Tips help couples improve relations

The feedback that I’ve had on my column has been mostly positive, which is heartwarming, but I’ve realized that I have spent the bulk of the last few weeks writing for the singleton looking for love, sex and everything in between. I in no way regret this decision, and as a singleton myself I think that we do need a little attention every now and then. But I also think I’ve done a disservice by neglecting a huge segment of the student population: The couples.

This isn’t because I hate being in relationships — it’s actually quite the opposite. It’s just difficult to give advice to people who are already considered lottery winners.

Being in a relationship is quite simply the best feeling in the world, and anyone who tells you otherwise is either kidding themselves or has never been in one. Yes, I believe that you need to be happy on your own before you’re happy with someone else, and no, I don’t think that you need to actively pursue being with someone — anyone — just for the sake of being in a relationship. But when it finally happens with the right person, love can make a believer out of anyone.

So how does one even maintain a successful relationship in college? Well, there’s no one answer. But these four tips will certainly set you well on your way.

Time, After Time

Though ’SC can sometimes feel like the best vacation ever, the bulk of us have more work and extra-curriculars than the average American adult. Greek life, crew team, engineering club — it often seems we’re everywhere at once, which is great for our resumes but horrible for our relationships.

When you’ve decided to take the plunge and date that special someone, it’s important to block out time for them. Seems easy enough, right? Wrong. Most of us barely have enough time to sleep and stay sane, let alone take someone out on a date or give them a backrub at the end of the night.

Ambition is sexy, and the fact that you have your own thing going on is probably a turn-on for your counterpart, but spending even a little bit of time with them is imperative. Try scheduling a date night at least once a week. During this time, turn off the phone — an almost impossible feat for myself — and spend time being just you two. Whether it’s going out to dinner or even staying in and watching TV, it’s of utmost importance that you make time for each other.

Independence Day

Now don’t mistake “spend time with each other,” for “spend every moment together.” There’s nothing more annoying and vomit-inducing than that couple who can’t spend a second apart. Come on, codependence is so not sexy.

The biggest mistake that most college students make in relationships is thinking that because you don’t have mommy and daddy breathing down your neck, sleepovers every night are awesome. Trust me, nothing is worse for your sanity or theirs. You need to know how to sleep in a bed alone. You need to be able to apply your acne cream every now and then. You need to be able to hang out with your actual roommate.

Instead, decide what nights you are going to go to their place and what nights he or she is going to come to yours. My favorite method is the two-two-three rule. You spend two nights a week at their place, they spend two nights a week at yours, and you each spend three nights by yourself. That way, you still get to spend time with them without feeling like you’re going to go crazy.

Just Shut Up and Take It

This might be a hard pill for some to swallow: While in a fight, if you feel like the argument is getting nowhere whatsoever, just lie down and wag your tail.

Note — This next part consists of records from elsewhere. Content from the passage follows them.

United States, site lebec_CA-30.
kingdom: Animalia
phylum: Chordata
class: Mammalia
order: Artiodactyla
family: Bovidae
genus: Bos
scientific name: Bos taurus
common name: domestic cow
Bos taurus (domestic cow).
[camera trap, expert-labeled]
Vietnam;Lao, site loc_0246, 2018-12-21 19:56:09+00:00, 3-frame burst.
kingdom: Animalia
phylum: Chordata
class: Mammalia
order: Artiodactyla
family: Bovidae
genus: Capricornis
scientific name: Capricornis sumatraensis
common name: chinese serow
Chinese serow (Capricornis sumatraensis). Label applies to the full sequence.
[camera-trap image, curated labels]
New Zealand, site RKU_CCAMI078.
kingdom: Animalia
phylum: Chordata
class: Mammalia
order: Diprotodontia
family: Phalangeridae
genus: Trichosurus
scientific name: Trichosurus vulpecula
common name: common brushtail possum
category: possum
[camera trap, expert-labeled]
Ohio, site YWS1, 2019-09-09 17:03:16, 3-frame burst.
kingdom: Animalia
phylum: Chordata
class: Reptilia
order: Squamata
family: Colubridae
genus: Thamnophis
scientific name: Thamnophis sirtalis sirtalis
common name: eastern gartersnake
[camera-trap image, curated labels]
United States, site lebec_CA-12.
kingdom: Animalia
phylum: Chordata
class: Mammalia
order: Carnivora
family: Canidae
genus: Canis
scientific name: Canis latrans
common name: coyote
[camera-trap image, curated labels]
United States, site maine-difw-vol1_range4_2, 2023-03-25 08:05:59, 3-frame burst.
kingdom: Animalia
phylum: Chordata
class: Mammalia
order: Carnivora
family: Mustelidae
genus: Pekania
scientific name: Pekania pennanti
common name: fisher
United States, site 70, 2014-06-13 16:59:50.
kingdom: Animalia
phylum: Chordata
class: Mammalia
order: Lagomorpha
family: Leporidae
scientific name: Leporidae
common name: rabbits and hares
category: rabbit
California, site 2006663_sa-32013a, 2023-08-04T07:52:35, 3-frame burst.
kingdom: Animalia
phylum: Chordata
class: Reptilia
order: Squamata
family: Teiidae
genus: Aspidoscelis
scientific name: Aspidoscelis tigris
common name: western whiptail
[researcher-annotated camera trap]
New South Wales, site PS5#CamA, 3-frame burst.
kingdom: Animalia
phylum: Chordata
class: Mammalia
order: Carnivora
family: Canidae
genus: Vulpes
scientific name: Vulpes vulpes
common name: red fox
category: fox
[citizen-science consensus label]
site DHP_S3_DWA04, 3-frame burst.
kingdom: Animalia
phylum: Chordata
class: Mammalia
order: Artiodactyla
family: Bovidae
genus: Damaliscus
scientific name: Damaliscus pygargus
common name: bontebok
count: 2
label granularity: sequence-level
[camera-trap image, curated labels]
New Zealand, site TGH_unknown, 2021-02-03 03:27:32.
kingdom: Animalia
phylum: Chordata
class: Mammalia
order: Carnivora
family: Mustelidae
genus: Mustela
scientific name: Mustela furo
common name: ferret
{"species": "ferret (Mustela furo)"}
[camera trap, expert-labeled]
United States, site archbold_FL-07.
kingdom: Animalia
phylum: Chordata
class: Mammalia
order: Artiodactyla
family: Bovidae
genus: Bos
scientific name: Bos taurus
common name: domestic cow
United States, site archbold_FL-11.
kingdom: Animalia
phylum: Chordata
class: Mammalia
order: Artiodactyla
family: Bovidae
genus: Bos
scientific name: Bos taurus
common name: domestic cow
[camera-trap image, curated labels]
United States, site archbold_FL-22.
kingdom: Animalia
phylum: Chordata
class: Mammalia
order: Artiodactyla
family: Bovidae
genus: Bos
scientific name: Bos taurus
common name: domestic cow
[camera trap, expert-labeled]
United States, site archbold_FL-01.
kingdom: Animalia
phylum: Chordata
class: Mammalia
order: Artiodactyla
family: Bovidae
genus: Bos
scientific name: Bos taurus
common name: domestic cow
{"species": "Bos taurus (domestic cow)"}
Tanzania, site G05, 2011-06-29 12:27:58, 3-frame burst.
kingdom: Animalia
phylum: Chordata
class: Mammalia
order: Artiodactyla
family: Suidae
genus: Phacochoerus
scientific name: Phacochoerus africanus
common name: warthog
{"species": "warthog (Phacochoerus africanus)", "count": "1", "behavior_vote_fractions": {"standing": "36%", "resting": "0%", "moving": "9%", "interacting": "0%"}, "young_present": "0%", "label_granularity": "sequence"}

Seriously, I know it might be difficult to back down from your opinion, but if this fight is a stalemate, it’s honestly easier just to give it to the other person.

What do I mean by this? Well, let’s say your significant other wants to go to the ballet. You hate ballet. What are you going to do? Go to the ballet. And you don’t just go, you smile, and you act like it’s the greatest thing since Halo was released. You love this person, so do what makes them happy.

Your significant other could be clearly in the wrong, but if you’re hurting their feelings, stop doing it no matter what. Just grin and take it — it’s a lot easier than trying to painfully hash it out in an argument that’s going absolutely nowhere.

Forever and Always

I often get asked by those in relationships what my quintessential piece of advice is, and I always quote Will Smith, which hopefully doesn’t make me lose any credibility: “What I found is divorce just can’t be an option.”

Think about it: If you take breaking up out of the equation, you will always be willing to work through whatever problems might arise. Of course, the larger issues like cheating and dangerous drug addictions might cause you to reevaluate, but if you both believe you’re in it for the long haul, you will want to solve the little problems without the fear of the other walking away.

So buckle up and realize that usually nothing is too big to fix. Look at the other person and remember why you wanted to be in a relationship with them to begin with. Sure, it was mostly because you didn’t want them boinking other people. But it was also because you admire, respect and can’t get enough of them. They’re your best friend and lover, and you’re in it for keeps.


Sheridan Watson is a junior majoring in critical studies. Her column “Lovegame” runs Thursdays.